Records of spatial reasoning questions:
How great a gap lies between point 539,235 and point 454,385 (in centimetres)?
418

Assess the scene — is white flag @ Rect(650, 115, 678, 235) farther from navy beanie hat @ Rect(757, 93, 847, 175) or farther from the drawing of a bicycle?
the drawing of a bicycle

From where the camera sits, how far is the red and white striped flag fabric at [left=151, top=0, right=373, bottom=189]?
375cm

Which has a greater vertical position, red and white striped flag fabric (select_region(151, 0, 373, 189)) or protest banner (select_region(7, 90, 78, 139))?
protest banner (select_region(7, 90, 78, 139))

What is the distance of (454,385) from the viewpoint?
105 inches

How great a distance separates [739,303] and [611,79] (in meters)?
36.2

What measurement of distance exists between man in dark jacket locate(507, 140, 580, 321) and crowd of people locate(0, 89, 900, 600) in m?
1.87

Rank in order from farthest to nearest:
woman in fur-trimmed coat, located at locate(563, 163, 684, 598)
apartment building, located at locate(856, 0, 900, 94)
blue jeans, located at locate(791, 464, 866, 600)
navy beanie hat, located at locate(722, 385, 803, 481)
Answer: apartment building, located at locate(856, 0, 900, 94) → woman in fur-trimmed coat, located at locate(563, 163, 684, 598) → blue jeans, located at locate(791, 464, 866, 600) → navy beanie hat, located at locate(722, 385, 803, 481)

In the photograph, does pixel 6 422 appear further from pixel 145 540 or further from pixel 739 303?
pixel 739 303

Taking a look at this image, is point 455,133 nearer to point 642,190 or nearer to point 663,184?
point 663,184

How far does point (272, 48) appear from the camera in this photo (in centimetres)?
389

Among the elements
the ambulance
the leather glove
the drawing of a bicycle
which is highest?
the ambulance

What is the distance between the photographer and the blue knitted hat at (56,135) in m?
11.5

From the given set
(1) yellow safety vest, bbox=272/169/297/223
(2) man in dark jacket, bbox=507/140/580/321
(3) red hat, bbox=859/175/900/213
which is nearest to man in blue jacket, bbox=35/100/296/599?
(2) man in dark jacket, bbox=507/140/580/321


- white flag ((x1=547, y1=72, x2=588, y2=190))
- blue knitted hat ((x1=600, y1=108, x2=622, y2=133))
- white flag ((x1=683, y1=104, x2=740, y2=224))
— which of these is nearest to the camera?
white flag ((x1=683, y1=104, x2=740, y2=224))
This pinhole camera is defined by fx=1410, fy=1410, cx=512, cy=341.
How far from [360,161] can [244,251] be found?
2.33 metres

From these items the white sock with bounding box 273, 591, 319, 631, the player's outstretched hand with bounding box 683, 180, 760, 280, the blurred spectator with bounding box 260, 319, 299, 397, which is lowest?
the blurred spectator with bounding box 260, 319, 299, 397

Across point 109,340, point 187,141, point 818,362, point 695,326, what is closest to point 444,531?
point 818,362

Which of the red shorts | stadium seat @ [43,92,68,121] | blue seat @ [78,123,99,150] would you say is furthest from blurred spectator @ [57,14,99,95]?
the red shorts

• [Exercise description]:
Repeat only the lines running from the line that contains "This pinhole camera" through the last line above, inclusive.

• [Solved problem]:
This pinhole camera is defined by fx=1410, fy=1410, cx=512, cy=341.
How far from [360,161] can [244,251] be found?
2.33 metres

From these items the white sock with bounding box 273, 591, 319, 631, the player's outstretched hand with bounding box 683, 180, 760, 280, the blurred spectator with bounding box 260, 319, 299, 397, which is lowest?
the blurred spectator with bounding box 260, 319, 299, 397

Across point 109,340, point 187,141, point 818,362, point 695,326, what is closest to point 444,531?
point 818,362

Which of the red shorts | stadium seat @ [43,92,68,121] | blue seat @ [78,123,99,150] would you say is furthest from blurred spectator @ [57,14,99,95]?
the red shorts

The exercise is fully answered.